Police getting new K-9 cruiser

Cary Ashby • Sep 27, 2019 at 3:00 PM

The Norwalk Police Department canine handler and K-9 Joker soon will have a new set of wheels.

City council approved legislation for the $53,000 donated cruiser Tuesday. Finance director Michelle Reeder told council members the money doesn’t come from the general fund and will go into a fund set up for the donations, which mostly came from the American Legion.

The new Ford Interceptor will replace a 2011 Ford Crown Victoria. The civilian version of the Interceptor is the Ford Explorer.

Chief Mike Conney, after the meeting, said two-thirds of the space in the cruiser will be dedicated to Joker, with another third for a suspect.

“That’s a definite benefit for it. … As it stands now, you can’t transfer a prisoner,” he added, noting that meant if the canine unit made an arrest, another cruiser had to be used.

Also, Conney said the air conditioning will be pumped directly into the compartment for the dog and the Interceptor “will be dedicated to one person,” officer Tim Skinner. The chief noted that vehicles generally tend to receive better care when it’s one officer’s responsibility.

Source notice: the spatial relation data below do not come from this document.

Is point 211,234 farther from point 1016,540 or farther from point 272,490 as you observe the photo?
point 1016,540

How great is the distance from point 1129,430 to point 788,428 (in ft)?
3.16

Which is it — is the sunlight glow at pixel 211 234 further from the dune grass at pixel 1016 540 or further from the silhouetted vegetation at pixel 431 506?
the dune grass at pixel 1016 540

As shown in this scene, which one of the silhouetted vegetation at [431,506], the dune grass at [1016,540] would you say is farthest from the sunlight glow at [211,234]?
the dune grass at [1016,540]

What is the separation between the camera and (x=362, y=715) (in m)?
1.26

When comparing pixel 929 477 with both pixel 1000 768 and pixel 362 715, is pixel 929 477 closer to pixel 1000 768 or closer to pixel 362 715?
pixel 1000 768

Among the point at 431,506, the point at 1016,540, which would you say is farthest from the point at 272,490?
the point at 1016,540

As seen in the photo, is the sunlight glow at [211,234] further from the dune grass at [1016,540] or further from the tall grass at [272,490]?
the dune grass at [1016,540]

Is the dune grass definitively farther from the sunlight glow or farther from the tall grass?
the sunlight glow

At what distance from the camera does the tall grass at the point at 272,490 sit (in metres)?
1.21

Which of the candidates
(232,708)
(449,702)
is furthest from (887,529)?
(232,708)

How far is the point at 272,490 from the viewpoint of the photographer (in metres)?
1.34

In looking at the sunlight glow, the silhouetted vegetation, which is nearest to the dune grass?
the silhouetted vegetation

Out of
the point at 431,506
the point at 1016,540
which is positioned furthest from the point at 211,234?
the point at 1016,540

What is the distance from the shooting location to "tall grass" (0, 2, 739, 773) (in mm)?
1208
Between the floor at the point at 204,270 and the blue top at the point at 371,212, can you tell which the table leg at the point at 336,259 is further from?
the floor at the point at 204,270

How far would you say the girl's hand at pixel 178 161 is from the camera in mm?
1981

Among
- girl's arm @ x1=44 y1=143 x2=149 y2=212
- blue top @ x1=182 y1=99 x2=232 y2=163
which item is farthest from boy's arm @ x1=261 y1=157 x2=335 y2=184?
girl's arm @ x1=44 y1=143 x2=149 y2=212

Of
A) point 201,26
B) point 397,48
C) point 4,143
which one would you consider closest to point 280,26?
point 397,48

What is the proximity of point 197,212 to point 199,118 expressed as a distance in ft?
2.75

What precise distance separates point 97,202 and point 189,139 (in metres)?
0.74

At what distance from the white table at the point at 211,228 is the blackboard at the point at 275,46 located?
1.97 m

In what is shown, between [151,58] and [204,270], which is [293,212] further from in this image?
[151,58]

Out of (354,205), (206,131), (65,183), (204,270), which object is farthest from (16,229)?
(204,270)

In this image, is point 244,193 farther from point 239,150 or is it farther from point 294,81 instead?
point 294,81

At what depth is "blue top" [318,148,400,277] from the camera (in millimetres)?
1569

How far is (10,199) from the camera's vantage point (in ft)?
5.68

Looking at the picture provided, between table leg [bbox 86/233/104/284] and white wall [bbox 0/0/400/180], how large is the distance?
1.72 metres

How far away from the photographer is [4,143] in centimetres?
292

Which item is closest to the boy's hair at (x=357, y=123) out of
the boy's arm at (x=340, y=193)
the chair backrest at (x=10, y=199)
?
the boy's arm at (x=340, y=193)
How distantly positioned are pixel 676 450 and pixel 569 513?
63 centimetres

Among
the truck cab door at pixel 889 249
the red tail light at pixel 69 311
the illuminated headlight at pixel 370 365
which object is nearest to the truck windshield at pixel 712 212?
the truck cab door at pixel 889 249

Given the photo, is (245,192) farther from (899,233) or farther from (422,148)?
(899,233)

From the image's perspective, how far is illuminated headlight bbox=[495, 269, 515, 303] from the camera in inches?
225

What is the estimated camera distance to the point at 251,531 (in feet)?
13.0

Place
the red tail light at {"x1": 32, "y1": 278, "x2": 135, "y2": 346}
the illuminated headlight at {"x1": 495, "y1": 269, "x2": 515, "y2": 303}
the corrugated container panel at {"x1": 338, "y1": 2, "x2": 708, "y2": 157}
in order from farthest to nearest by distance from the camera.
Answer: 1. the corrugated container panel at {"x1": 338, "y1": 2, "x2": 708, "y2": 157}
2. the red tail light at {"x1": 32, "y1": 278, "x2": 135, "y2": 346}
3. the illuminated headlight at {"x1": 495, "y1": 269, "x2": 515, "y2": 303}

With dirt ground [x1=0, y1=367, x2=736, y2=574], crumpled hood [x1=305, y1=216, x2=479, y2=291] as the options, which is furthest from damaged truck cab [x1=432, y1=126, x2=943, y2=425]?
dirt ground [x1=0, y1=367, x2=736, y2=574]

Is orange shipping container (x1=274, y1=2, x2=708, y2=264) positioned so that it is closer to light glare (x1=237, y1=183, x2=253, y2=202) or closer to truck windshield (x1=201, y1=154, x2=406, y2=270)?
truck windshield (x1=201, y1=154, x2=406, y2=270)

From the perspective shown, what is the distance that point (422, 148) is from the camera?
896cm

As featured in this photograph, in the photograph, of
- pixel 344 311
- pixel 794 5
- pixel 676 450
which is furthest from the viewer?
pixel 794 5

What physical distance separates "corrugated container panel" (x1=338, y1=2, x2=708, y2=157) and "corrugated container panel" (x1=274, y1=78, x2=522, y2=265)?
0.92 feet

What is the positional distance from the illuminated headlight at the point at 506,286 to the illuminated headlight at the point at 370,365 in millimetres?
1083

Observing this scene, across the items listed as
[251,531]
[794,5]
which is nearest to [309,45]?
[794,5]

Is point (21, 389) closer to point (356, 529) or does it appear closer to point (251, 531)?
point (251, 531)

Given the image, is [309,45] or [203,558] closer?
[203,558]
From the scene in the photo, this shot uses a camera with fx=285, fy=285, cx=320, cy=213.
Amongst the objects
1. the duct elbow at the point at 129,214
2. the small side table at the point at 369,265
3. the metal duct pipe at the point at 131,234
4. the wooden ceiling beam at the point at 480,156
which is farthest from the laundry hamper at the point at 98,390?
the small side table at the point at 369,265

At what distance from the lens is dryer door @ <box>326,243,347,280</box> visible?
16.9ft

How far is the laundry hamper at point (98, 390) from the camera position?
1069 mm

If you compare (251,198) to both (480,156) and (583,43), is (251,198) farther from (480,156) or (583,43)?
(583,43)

In addition, Conney informed council Tuesday that the police department received an about $8,600 grant from the U.S. Department of Justice, which will be used to purchase 11 to 12 pieces of body armor.

Safety-service director Ellen Heinz told council that nine of the 10 tornado sirens are working and her primary recommendation will be to buy a new one for Veterans Memorial Lake Park (aka the reservoir). Because “the other sirens are very old,” she said she wants the city to discuss the placement of the others and if any of them need to be moved. City officials have estimated the tornado siren system has been in place since the late 1980s or early 1990s.

Councilman Jordy Horowitz asked what a new siren costs. Heinz said she spoke to two venders who reported each one costs about $25,000. She also said learned a siren recently cost nearly $40,000 for an area community, but the added cost was due to the fact there was no electricity going to the area where it was placed.

The issue of the effectiveness of the current sirens came to council members’ attention in late March. At that point, two of the 10 were fully functioning. After a series of monthly tests and expert evaluations, five sirens were working about mid-May.